Material provided
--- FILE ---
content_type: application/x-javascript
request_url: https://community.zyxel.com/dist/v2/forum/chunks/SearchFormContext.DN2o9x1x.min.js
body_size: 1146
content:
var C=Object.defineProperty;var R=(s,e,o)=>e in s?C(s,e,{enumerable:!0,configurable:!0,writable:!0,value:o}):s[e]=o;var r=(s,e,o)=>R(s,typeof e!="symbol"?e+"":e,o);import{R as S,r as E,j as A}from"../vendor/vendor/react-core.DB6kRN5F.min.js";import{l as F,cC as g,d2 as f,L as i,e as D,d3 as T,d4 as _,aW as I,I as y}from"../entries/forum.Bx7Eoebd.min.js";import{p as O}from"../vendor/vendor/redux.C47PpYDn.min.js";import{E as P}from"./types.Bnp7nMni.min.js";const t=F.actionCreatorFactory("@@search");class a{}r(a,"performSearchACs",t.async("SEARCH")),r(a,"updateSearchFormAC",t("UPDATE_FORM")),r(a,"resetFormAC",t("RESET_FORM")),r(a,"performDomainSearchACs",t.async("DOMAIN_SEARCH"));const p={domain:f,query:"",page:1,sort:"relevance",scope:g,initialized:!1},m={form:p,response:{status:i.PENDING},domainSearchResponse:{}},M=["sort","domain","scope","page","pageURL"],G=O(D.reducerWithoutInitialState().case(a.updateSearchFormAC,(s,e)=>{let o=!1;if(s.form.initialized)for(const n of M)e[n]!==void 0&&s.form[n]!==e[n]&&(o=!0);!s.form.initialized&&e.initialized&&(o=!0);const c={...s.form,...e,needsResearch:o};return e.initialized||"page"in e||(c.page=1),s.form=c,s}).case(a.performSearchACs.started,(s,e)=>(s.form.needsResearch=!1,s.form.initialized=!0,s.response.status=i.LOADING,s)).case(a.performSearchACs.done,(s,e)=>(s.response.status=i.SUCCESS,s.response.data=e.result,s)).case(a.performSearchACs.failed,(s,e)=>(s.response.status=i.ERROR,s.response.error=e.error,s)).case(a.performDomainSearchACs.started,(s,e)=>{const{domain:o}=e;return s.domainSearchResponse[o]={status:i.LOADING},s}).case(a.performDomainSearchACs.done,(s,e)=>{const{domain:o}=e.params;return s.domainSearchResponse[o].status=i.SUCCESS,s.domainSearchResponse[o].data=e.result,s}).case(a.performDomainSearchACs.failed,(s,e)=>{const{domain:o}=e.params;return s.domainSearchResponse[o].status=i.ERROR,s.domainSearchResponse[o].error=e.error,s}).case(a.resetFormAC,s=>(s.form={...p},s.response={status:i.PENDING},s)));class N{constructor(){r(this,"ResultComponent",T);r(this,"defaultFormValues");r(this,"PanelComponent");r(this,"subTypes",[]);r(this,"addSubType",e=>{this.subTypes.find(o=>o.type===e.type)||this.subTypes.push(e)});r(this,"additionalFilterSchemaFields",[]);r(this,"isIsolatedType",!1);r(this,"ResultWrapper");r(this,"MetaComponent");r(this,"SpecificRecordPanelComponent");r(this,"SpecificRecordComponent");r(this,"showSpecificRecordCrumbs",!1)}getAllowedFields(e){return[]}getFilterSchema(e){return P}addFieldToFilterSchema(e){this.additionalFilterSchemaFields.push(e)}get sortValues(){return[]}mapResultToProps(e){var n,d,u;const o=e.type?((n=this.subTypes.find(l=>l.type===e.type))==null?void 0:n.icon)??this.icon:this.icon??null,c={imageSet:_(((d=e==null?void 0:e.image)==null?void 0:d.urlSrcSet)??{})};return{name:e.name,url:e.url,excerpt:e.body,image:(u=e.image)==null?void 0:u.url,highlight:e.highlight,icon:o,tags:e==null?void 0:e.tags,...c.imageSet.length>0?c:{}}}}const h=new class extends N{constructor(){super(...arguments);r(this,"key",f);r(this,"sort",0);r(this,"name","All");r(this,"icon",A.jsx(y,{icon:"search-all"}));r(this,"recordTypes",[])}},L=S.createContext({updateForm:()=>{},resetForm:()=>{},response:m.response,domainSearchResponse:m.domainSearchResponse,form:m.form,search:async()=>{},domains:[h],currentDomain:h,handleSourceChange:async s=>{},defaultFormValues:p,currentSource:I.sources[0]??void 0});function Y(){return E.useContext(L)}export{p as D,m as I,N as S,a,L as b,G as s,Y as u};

Exercise
Restate the material above word for word, leaving nothing out.

Output
--- FILE ---
content_type: application/x-javascript
request_url: https://community.zyxel.com/dist/v2/forum/chunks/SearchFormContext.DN2o9x1x.min.js
body_size: 1146
content:
var C=Object.defineProperty;var R=(s,e,o)=>e in s?C(s,e,{enumerable:!0,configurable:!0,writable:!0,value:o}):s[e]=o;var r=(s,e,o)=>R(s,typeof e!="symbol"?e+"":e,o);import{R as S,r as E,j as A}from"../vendor/vendor/react-core.DB6kRN5F.min.js";import{l as F,cC as g,d2 as f,L as i,e as D,d3 as T,d4 as _,aW as I,I as y}from"../entries/forum.Bx7Eoebd.min.js";import{p as O}from"../vendor/vendor/redux.C47PpYDn.min.js";import{E as P}from"./types.Bnp7nMni.min.js";const t=F.actionCreatorFactory("@@search");class a{}r(a,"performSearchACs",t.async("SEARCH")),r(a,"updateSearchFormAC",t("UPDATE_FORM")),r(a,"resetFormAC",t("RESET_FORM")),r(a,"performDomainSearchACs",t.async("DOMAIN_SEARCH"));const p={domain:f,query:"",page:1,sort:"relevance",scope:g,initialized:!1},m={form:p,response:{status:i.PENDING},domainSearchResponse:{}},M=["sort","domain","scope","page","pageURL"],G=O(D.reducerWithoutInitialState().case(a.updateSearchFormAC,(s,e)=>{let o=!1;if(s.form.initialized)for(const n of M)e[n]!==void 0&&s.form[n]!==e[n]&&(o=!0);!s.form.initialized&&e.initialized&&(o=!0);const c={...s.form,...e,needsResearch:o};return e.initialized||"page"in e||(c.page=1),s.form=c,s}).case(a.performSearchACs.started,(s,e)=>(s.form.needsResearch=!1,s.form.initialized=!0,s.response.status=i.LOADING,s)).case(a.performSearchACs.done,(s,e)=>(s.response.status=i.SUCCESS,s.response.data=e.result,s)).case(a.performSearchACs.failed,(s,e)=>(s.response.status=i.ERROR,s.response.error=e.error,s)).case(a.performDomainSearchACs.started,(s,e)=>{const{domain:o}=e;return s.domainSearchResponse[o]={status:i.LOADING},s}).case(a.performDomainSearchACs.done,(s,e)=>{const{domain:o}=e.params;return s.domainSearchResponse[o].status=i.SUCCESS,s.domainSearchResponse[o].data=e.result,s}).case(a.performDomainSearchACs.failed,(s,e)=>{const{domain:o}=e.params;return s.domainSearchResponse[o].status=i.ERROR,s.domainSearchResponse[o].error=e.error,s}).case(a.resetFormAC,s=>(s.form={...p},s.response={status:i.PENDING},s)));class N{constructor(){r(this,"ResultComponent",T);r(this,"defaultFormValues");r(this,"PanelComponent");r(this,"subTypes",[]);r(this,"addSubType",e=>{this.subTypes.find(o=>o.type===e.type)||this.subTypes.push(e)});r(this,"additionalFilterSchemaFields",[]);r(this,"isIsolatedType",!1);r(this,"ResultWrapper");r(this,"MetaComponent");r(this,"SpecificRecordPanelComponent");r(this,"SpecificRecordComponent");r(this,"showSpecificRecordCrumbs",!1)}getAllowedFields(e){return[]}getFilterSchema(e){return P}addFieldToFilterSchema(e){this.additionalFilterSchemaFields.push(e)}get sortValues(){return[]}mapResultToProps(e){var n,d,u;const o=e.type?((n=this.subTypes.find(l=>l.type===e.type))==null?void 0:n.icon)??this.icon:this.icon??null,c={imageSet:_(((d=e==null?void 0:e.image)==null?void 0:d.urlSrcSet)??{})};return{name:e.name,url:e.url,excerpt:e.body,image:(u=e.image)==null?void 0:u.url,highlight:e.highlight,icon:o,tags:e==null?void 0:e.tags,...c.imageSet.length>0?c:{}}}}const h=new class extends N{constructor(){super(...arguments);r(this,"key",f);r(this,"sort",0);r(this,"name","All");r(this,"icon",A.jsx(y,{icon:"search-all"}));r(this,"recordTypes",[])}},L=S.createContext({updateForm:()=>{},resetForm:()=>{},response:m.response,domainSearchResponse:m.domainSearchResponse,form:m.form,search:async()=>{},domains:[h],currentDomain:h,handleSourceChange:async s=>{},defaultFormValues:p,currentSource:I.sources[0]??void 0});function Y(){return E.useContext(L)}export{p as D,m as I,N as S,a,L as b,G as s,Y as u};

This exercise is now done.